The new annual survey from the World Bank of how countries rank in their trade logistics performance is just out, and the U.S. stands a fair to middling 14th. China ranks 30th. The survey rates countries according to:
3. International Shipments
4. Logistics Competence
5. Tracking and Tracing
6. Domestic Logistics Costs
The top five are 1. Singapore, 2. Netherlands, 3. Germany, 4. Sweden, 5. Austria
Given all the (negative) attention paid recently to infrastructure, we would have thought the U.S. would have ranked poorly in that area, but the World Bank survey gave the U.S. seventh place in that category. (You can access a sortable table of the results here.) It’s in “domestic logistics costs” — local transportation, warehousing, terminal handling — where the United States did most poorly, ranking 144th.

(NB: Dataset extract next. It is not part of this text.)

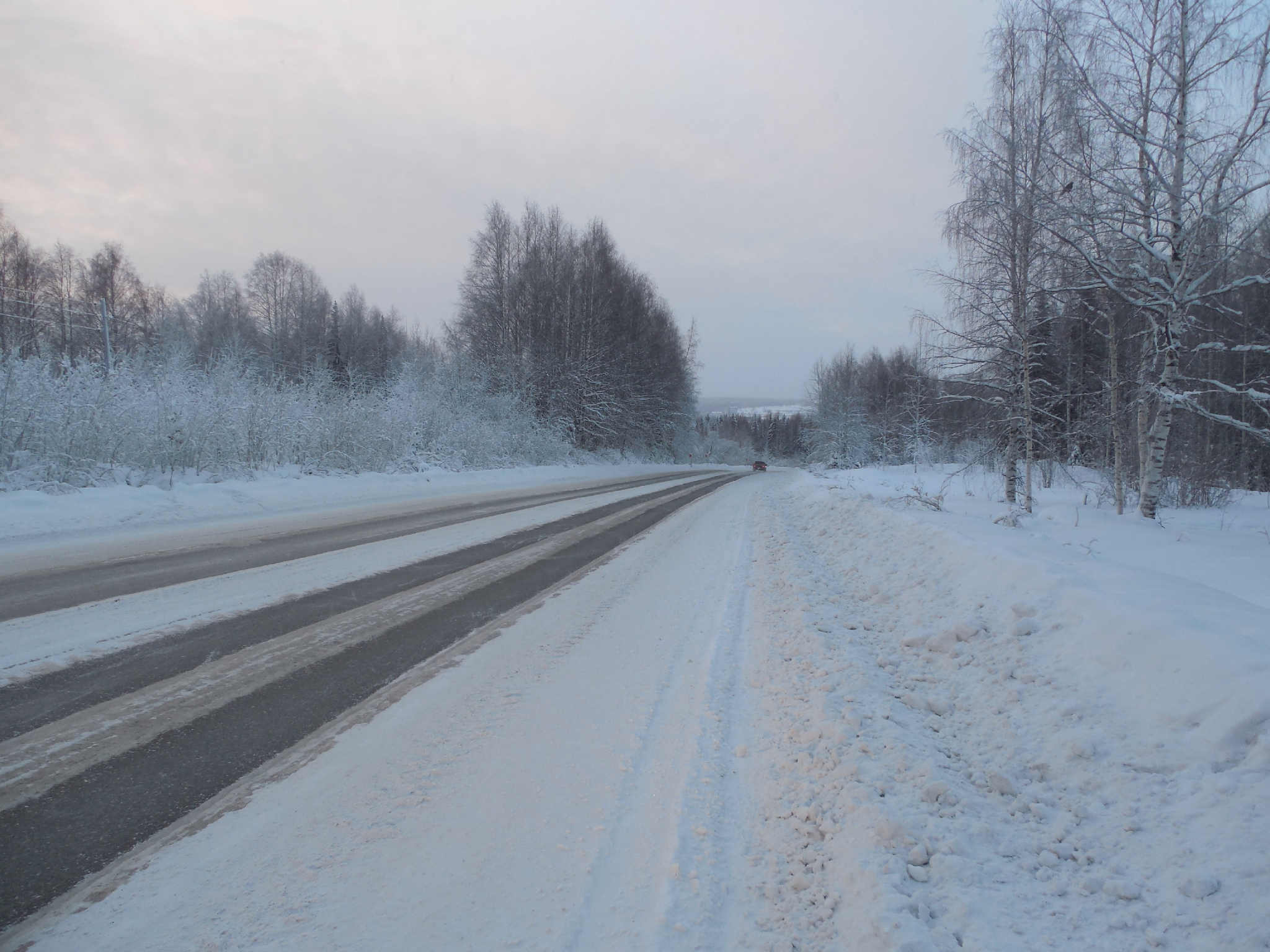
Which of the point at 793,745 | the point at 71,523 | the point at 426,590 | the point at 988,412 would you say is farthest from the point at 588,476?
the point at 793,745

We speculate as to reasons: Energy costs, taxes, benefit mandates, excessive regulations — many of the same things that contribute to the 31.7 percent cost disadvantage faced by manufacturers in the United States compared to our major global competitors. (As reported in our study, the Escalating Cost Crisis.) And then there’s geographic distance; more compact industrialized countries seem to do well.
We haven’t delved deeply into the methodology, so hesitate to pronounce on the annual rankings with the usual rhetoric about warning signals, wake-up calls and words to the wise. Still, at first glance this looks like a pretty good summary: The United States has many logistical strengths that help us compete in the global economy, but there’s plenty room for improvement.
Thanks to the 3PLWire Blog (Third Party Logistics) for posting on the report.